Turkey's special envoy to Armenia, Serdar Kiliç, posted pictures of the trucks crossing the border on Twitter and thanked Armenian officials. “I will always remember the generous aid sent by the Armenian people to help alleviate the suffering of our people in the earthquake-stricken region of Turkey,” he wrote.

According to Anadolu Agency, humanitarian aid also traveled through the Alican border crossing in 1988 when a large-scale earthquake hit Armenia instead. At that time, the Turkish Red Crescent sent aid through this checkpoint to the neighboring country.

Armenia and Turkey are divided by a view of the events from 1915 to 1918, when 1.5 million Armenians perished under the rule of the Ottoman Empire. Yerevan considers it genocide, which Ankara denies. Turkey also supports Azerbaijan, which is in dispute with Armenia over Nagorno-Karabakh. It was precisely because of the territorial conflict over Karabakh that the Turkish-Armenian border was closed at the initiative of Armenia in 1993.

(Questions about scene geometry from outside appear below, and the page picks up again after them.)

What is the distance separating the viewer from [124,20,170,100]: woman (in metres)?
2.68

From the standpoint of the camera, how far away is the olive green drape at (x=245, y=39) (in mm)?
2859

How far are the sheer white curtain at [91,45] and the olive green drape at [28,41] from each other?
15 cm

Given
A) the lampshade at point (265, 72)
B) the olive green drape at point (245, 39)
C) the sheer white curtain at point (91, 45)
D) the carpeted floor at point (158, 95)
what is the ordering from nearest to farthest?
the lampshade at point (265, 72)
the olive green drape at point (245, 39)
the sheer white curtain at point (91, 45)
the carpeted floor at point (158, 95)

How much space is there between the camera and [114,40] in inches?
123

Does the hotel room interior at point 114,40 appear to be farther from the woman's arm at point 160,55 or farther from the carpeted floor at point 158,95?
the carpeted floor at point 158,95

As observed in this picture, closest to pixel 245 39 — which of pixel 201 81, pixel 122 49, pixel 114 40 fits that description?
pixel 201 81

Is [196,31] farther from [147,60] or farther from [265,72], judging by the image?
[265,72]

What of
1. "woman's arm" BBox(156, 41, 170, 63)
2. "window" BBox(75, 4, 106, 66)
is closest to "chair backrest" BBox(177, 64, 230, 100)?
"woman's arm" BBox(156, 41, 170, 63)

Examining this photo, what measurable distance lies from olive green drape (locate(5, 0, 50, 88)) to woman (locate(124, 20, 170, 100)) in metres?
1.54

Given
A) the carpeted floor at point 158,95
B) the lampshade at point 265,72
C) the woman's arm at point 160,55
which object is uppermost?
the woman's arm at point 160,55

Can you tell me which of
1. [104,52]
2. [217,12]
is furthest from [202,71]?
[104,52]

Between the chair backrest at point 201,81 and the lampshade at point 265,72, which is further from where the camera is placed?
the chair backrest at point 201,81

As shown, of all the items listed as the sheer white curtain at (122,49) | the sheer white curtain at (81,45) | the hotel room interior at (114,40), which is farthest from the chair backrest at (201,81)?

Last October, on the sidelines of the European Political Community (EPC) summit in Prague, the leading representatives of all three countries met informally – the Turkish president Recep Tayyip Erdogan, Armenian Prime Minister Nikola Pashinyan and Azerbaijani President Ilham Aliyev. According to Reuters, they did so in an attempt to ease long-standing animosity. However, the meeting ultimately had no concrete results.

In July, Turkey and Armenia agreed on a direct commercial air connection between the two countries and on the opening of the common border, even if only for citizens of third countries. After two years, commercial flights between Yerevan and Istanbul were also resumed in February last year, Armenia had previously lifted the ban on the import of Turkish goods.